### What the task requires
The required answer is each line in the entries below where "bother" occurs.

### Exercise data
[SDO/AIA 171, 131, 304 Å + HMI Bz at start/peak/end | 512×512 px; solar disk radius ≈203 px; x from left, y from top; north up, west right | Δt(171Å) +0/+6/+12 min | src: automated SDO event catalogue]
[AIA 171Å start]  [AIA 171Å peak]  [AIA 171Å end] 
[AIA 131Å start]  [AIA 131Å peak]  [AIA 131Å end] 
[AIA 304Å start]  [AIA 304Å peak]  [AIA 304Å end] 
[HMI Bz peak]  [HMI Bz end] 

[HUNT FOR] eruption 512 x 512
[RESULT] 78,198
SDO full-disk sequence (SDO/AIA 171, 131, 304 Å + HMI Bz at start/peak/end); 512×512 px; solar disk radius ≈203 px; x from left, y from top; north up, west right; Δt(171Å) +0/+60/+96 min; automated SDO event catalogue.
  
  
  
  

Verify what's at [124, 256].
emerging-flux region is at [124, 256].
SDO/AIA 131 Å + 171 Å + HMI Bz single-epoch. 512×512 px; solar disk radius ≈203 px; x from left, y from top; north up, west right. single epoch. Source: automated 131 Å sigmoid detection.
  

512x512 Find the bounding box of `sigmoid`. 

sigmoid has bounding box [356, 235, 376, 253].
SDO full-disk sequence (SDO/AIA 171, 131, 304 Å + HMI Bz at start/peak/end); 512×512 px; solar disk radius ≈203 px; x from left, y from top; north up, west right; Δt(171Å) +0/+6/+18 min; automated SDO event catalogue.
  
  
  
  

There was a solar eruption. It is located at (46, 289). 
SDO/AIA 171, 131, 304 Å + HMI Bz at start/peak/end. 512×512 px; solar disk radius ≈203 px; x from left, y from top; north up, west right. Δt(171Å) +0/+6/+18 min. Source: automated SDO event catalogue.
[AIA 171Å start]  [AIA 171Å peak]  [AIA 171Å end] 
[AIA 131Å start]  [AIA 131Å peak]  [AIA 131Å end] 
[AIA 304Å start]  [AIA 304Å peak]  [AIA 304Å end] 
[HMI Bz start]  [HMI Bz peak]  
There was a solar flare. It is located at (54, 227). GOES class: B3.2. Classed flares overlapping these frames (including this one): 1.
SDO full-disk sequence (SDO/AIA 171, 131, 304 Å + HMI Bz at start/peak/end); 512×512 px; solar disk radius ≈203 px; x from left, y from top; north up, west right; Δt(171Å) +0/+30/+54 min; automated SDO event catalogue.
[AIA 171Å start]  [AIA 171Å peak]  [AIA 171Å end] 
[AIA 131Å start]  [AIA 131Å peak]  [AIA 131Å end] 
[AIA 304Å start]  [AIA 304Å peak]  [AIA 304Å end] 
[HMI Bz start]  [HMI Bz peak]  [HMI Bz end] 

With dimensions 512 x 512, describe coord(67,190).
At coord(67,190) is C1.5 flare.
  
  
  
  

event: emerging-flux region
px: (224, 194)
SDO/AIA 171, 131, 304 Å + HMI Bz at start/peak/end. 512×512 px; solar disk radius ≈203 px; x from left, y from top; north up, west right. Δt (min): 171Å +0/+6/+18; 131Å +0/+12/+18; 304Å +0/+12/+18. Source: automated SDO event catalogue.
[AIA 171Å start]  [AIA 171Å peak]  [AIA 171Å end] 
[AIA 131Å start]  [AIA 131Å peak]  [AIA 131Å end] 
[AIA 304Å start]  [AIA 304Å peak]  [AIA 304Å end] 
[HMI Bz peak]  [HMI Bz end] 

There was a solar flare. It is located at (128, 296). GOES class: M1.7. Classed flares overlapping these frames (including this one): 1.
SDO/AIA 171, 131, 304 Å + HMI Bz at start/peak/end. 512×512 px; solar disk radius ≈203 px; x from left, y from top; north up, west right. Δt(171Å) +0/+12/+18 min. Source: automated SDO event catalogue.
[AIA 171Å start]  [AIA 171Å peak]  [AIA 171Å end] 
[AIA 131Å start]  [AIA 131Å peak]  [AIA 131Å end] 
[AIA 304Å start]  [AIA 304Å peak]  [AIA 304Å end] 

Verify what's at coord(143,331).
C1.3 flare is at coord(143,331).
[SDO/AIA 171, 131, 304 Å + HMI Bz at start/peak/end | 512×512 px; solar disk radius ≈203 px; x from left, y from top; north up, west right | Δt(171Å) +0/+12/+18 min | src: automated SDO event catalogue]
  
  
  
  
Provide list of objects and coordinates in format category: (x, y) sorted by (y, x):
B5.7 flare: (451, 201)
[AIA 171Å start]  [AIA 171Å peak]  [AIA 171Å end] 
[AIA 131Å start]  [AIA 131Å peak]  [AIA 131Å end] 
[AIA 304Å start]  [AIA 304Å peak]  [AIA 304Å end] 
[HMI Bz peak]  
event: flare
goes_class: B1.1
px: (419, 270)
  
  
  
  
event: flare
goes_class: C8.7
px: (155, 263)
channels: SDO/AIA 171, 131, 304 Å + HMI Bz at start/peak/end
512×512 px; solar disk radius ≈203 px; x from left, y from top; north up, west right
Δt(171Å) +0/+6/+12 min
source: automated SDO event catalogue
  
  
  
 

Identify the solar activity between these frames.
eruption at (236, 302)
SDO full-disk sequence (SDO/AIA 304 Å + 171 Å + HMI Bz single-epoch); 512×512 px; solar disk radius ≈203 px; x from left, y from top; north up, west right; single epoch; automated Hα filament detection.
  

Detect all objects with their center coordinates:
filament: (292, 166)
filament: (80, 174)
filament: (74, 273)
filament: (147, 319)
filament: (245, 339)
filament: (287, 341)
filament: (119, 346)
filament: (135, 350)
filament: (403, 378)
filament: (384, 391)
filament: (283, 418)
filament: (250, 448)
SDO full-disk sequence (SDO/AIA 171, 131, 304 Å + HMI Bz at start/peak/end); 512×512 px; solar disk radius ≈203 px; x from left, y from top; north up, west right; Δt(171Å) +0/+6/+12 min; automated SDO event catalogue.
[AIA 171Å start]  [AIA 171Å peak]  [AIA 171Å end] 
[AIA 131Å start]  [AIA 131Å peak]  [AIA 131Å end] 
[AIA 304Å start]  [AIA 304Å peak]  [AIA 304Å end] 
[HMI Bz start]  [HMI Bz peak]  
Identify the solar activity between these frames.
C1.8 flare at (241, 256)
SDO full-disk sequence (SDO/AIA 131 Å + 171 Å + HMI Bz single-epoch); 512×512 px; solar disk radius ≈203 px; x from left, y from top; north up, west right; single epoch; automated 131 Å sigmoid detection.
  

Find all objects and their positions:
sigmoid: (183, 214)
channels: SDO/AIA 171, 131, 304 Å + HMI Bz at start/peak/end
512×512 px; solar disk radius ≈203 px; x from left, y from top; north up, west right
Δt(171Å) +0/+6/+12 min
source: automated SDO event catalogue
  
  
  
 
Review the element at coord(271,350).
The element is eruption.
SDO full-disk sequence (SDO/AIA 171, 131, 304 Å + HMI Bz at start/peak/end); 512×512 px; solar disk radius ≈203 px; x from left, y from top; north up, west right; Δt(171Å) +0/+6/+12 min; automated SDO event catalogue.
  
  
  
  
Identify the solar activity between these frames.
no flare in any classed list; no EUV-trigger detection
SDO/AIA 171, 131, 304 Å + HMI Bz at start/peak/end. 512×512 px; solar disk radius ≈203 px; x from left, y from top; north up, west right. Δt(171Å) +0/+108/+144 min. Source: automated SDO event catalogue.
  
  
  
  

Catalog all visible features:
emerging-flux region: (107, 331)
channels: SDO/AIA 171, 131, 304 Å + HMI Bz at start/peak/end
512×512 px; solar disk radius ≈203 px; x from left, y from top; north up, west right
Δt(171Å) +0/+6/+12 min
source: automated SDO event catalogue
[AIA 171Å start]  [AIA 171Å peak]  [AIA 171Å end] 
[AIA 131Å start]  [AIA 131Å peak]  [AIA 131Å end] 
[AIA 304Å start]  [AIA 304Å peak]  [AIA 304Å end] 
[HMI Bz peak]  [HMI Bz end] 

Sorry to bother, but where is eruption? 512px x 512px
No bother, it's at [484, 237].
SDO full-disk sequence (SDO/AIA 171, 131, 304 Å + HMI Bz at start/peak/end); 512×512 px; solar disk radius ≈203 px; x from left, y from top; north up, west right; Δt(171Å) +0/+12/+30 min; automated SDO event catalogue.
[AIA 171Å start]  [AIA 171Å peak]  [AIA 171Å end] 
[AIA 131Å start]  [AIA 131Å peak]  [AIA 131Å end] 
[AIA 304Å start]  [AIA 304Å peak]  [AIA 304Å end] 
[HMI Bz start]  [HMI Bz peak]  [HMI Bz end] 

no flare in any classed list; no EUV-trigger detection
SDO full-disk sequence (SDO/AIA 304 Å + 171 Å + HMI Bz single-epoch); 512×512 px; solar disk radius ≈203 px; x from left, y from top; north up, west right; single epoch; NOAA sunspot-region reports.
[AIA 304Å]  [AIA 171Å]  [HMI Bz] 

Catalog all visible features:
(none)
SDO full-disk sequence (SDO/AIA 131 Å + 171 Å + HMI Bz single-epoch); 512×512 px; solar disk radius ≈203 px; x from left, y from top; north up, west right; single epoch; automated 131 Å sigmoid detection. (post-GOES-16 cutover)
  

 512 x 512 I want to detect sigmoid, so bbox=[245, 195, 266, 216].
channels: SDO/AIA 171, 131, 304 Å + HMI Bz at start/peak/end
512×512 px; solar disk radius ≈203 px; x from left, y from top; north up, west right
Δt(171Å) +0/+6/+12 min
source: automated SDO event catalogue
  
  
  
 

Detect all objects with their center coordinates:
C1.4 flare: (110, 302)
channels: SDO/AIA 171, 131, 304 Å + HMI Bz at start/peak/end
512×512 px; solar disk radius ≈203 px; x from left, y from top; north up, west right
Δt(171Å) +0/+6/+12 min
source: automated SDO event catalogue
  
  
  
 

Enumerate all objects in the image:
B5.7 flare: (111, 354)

### Result of the task
Sorry to bother, but where is eruption? 512px x 512px
No bother, it's at [484, 237].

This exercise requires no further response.